What you will do: Copy every record exactly as it stands. Leave the pictures out.

Source texts of formatted documents

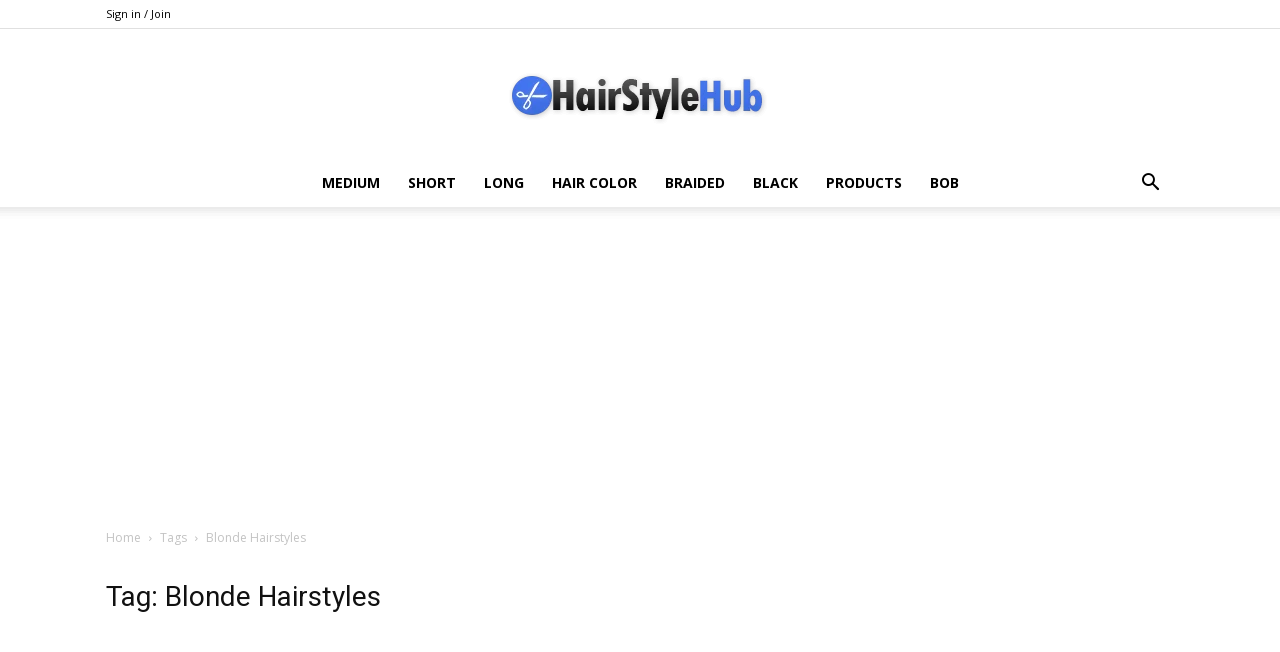

--- FILE ---
content_type: text/html; charset=utf-8
request_url: https://www.google.com/recaptcha/api2/aframe
body_size: 268
content:
<!DOCTYPE HTML><html><head><meta http-equiv="content-type" content="text/html; charset=UTF-8"></head><body><script nonce="_vJwWWVPXgxGr0_FCdegFA">/** Anti-fraud and anti-abuse applications only. See google.com/recaptcha */ try{var clients={'sodar':'https://pagead2.googlesyndication.com/pagead/sodar?'};window.addEventListener("message",function(a){try{if(a.source===window.parent){var b=JSON.parse(a.data);var c=clients[b['id']];if(c){var d=document.createElement('img');d.src=c+b['params']+'&rc='+(localStorage.getItem("rc::a")?sessionStorage.getItem("rc::b"):"");window.document.body.appendChild(d);sessionStorage.setItem("rc::e",parseInt(sessionStorage.getItem("rc::e")||0)+1);localStorage.setItem("rc::h",'1762654825017');}}}catch(b){}});window.parent.postMessage("_grecaptcha_ready", "*");}catch(b){}</script></body></html>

Written answer:
--- FILE ---
content_type: text/html; charset=utf-8
request_url: https://www.google.com/recaptcha/api2/aframe
body_size: 268
content:
<!DOCTYPE HTML><html><head><meta http-equiv="content-type" content="text/html; charset=UTF-8"></head><body><script nonce="_vJwWWVPXgxGr0_FCdegFA">/** Anti-fraud and anti-abuse applications only. See google.com/recaptcha */ try{var clients={'sodar':'https://pagead2.googlesyndication.com/pagead/sodar?'};window.addEventListener("message",function(a){try{if(a.source===window.parent){var b=JSON.parse(a.data);var c=clients[b['id']];if(c){var d=document.createElement('img');d.src=c+b['params']+'&rc='+(localStorage.getItem("rc::a")?sessionStorage.getItem("rc::b"):"");window.document.body.appendChild(d);sessionStorage.setItem("rc::e",parseInt(sessionStorage.getItem("rc::e")||0)+1);localStorage.setItem("rc::h",'1762654825017');}}}catch(b){}});window.parent.postMessage("_grecaptcha_ready", "*");}catch(b){}</script></body></html>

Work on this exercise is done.